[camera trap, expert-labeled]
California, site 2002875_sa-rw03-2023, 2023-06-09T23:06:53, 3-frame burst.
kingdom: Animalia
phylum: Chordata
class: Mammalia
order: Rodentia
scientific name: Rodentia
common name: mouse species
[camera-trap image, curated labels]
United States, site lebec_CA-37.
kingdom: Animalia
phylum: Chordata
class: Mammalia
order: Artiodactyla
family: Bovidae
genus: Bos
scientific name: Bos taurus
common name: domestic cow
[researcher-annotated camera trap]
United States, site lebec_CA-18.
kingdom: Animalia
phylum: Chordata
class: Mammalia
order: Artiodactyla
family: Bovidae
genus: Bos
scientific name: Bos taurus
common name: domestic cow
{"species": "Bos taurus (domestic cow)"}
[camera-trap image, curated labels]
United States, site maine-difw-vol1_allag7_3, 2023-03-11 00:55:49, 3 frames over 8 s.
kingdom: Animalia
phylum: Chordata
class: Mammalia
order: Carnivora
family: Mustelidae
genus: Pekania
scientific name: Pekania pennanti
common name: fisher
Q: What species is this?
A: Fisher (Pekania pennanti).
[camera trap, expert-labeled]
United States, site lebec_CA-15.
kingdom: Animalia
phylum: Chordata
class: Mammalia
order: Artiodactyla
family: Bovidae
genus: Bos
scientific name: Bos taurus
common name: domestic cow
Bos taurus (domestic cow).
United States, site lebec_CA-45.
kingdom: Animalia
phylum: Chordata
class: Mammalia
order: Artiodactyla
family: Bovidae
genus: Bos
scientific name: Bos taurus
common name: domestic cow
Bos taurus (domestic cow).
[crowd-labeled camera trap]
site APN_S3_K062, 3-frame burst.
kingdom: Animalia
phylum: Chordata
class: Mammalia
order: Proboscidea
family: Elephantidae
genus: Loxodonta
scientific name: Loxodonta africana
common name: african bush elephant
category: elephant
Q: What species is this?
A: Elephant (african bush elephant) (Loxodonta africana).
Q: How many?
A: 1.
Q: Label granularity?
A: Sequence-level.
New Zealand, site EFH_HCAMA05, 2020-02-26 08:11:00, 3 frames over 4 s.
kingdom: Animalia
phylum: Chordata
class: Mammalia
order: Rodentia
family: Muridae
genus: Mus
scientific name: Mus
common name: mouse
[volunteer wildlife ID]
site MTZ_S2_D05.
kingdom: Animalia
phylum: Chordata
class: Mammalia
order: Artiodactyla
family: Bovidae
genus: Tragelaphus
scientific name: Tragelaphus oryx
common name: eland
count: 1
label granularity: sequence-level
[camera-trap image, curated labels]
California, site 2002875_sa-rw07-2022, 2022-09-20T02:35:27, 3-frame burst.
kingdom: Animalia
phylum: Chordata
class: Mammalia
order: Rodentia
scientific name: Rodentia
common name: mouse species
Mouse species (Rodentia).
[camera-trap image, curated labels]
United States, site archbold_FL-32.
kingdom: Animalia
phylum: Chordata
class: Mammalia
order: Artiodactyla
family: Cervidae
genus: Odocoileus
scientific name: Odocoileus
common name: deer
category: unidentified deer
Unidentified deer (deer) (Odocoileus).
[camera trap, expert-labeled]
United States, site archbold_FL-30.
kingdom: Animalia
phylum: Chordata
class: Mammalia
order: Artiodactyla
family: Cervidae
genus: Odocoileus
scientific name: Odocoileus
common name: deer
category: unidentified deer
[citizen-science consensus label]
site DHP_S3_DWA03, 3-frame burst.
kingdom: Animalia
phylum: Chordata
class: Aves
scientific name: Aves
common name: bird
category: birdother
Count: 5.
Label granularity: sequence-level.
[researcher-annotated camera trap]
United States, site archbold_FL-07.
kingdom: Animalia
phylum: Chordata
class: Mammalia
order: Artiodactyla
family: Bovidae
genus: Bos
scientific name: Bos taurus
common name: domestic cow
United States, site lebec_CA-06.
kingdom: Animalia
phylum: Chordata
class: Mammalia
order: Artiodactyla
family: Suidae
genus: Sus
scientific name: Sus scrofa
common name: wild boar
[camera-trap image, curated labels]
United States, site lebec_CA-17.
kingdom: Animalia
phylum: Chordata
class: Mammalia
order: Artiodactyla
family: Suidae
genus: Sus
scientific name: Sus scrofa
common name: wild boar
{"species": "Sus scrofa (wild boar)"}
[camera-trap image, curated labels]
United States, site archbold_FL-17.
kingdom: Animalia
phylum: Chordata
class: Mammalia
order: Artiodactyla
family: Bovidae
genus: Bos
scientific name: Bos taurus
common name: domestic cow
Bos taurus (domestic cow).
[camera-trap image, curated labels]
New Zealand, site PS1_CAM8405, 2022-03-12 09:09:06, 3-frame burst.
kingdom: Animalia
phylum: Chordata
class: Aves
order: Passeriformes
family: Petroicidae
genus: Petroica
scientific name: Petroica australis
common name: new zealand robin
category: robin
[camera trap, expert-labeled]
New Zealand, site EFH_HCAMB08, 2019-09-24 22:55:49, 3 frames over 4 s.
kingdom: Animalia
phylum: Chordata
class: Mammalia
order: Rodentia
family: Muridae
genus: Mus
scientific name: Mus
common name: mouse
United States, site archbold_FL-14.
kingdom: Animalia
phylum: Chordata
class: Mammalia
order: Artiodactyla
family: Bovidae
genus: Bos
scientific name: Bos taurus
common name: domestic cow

* Your goal:
Make an exact copy of every record listed above.

* Answer to the exercise:
[camera trap, expert-labeled]
California, site 2002875_sa-rw03-2023, 2023-06-09T23:06:53, 3-frame burst.
kingdom: Animalia
phylum: Chordata
class: Mammalia
order: Rodentia
scientific name: Rodentia
common name: mouse species
[camera-trap image, curated labels]
United States, site lebec_CA-37.
kingdom: Animalia
phylum: Chordata
class: Mammalia
order: Artiodactyla
family: Bovidae
genus: Bos
scientific name: Bos taurus
common name: domestic cow
[researcher-annotated camera trap]
United States, site lebec_CA-18.
kingdom: Animalia
phylum: Chordata
class: Mammalia
order: Artiodactyla
family: Bovidae
genus: Bos
scientific name: Bos taurus
common name: domestic cow
{"species": "Bos taurus (domestic cow)"}
[camera-trap image, curated labels]
United States, site maine-difw-vol1_allag7_3, 2023-03-11 00:55:49, 3 frames over 8 s.
kingdom: Animalia
phylum: Chordata
class: Mammalia
order: Carnivora
family: Mustelidae
genus: Pekania
scientific name: Pekania pennanti
common name: fisher
Q: What species is this?
A: Fisher (Pekania pennanti).
[camera trap, expert-labeled]
United States, site lebec_CA-15.
kingdom: Animalia
phylum: Chordata
class: Mammalia
order: Artiodactyla
family: Bovidae
genus: Bos
scientific name: Bos taurus
common name: domestic cow
Bos taurus (domestic cow).
United States, site lebec_CA-45.
kingdom: Animalia
phylum: Chordata
class: Mammalia
order: Artiodactyla
family: Bovidae
genus: Bos
scientific name: Bos taurus
common name: domestic cow
Bos taurus (domestic cow).
[crowd-labeled camera trap]
site APN_S3_K062, 3-frame burst.
kingdom: Animalia
phylum: Chordata
class: Mammalia
order: Proboscidea
family: Elephantidae
genus: Loxodonta
scientific name: Loxodonta africana
common name: african bush elephant
category: elephant
Q: What species is this?
A: Elephant (african bush elephant) (Loxodonta africana).
Q: How many?
A: 1.
Q: Label granularity?
A: Sequence-level.
New Zealand, site EFH_HCAMA05, 2020-02-26 08:11:00, 3 frames over 4 s.
kingdom: Animalia
phylum: Chordata
class: Mammalia
order: Rodentia
family: Muridae
genus: Mus
scientific name: Mus
common name: mouse
[volunteer wildlife ID]
site MTZ_S2_D05.
kingdom: Animalia
phylum: Chordata
class: Mammalia
order: Artiodactyla
family: Bovidae
genus: Tragelaphus
scientific name: Tragelaphus oryx
common name: eland
count: 1
label granularity: sequence-level
[camera-trap image, curated labels]
California, site 2002875_sa-rw07-2022, 2022-09-20T02:35:27, 3-frame burst.
kingdom: Animalia
phylum: Chordata
class: Mammalia
order: Rodentia
scientific name: Rodentia
common name: mouse species
Mouse species (Rodentia).
[camera-trap image, curated labels]
United States, site archbold_FL-32.
kingdom: Animalia
phylum: Chordata
class: Mammalia
order: Artiodactyla
family: Cervidae
genus: Odocoileus
scientific name: Odocoileus
common name: deer
category: unidentified deer
Unidentified deer (deer) (Odocoileus).
[camera trap, expert-labeled]
United States, site archbold_FL-30.
kingdom: Animalia
phylum: Chordata
class: Mammalia
order: Artiodactyla
family: Cervidae
genus: Odocoileus
scientific name: Odocoileus
common name: deer
category: unidentified deer
[citizen-science consensus label]
site DHP_S3_DWA03, 3-frame burst.
kingdom: Animalia
phylum: Chordata
class: Aves
scientific name: Aves
common name: bird
category: birdother
Count: 5.
Label granularity: sequence-level.
[researcher-annotated camera trap]
United States, site archbold_FL-07.
kingdom: Animalia
phylum: Chordata
class: Mammalia
order: Artiodactyla
family: Bovidae
genus: Bos
scientific name: Bos taurus
common name: domestic cow
United States, site lebec_CA-06.
kingdom: Animalia
phylum: Chordata
class: Mammalia
order: Artiodactyla
family: Suidae
genus: Sus
scientific name: Sus scrofa
common name: wild boar
[camera-trap image, curated labels]
United States, site lebec_CA-17.
kingdom: Animalia
phylum: Chordata
class: Mammalia
order: Artiodactyla
family: Suidae
genus: Sus
scientific name: Sus scrofa
common name: wild boar
{"species": "Sus scrofa (wild boar)"}
[camera-trap image, curated labels]
United States, site archbold_FL-17.
kingdom: Animalia
phylum: Chordata
class: Mammalia
order: Artiodactyla
family: Bovidae
genus: Bos
scientific name: Bos taurus
common name: domestic cow
Bos taurus (domestic cow).
[camera-trap image, curated labels]
New Zealand, site PS1_CAM8405, 2022-03-12 09:09:06, 3-frame burst.
kingdom: Animalia
phylum: Chordata
class: Aves
order: Passeriformes
family: Petroicidae
genus: Petroica
scientific name: Petroica australis
common name: new zealand robin
category: robin
[camera trap, expert-labeled]
New Zealand, site EFH_HCAMB08, 2019-09-24 22:55:49, 3 frames over 4 s.
kingdom: Animalia
phylum: Chordata
class: Mammalia
order: Rodentia
family: Muridae
genus: Mus
scientific name: Mus
common name: mouse
United States, site archbold_FL-14.
kingdom: Animalia
phylum: Chordata
class: Mammalia
order: Artiodactyla
family: Bovidae
genus: Bos
scientific name: Bos taurus
common name: domestic cow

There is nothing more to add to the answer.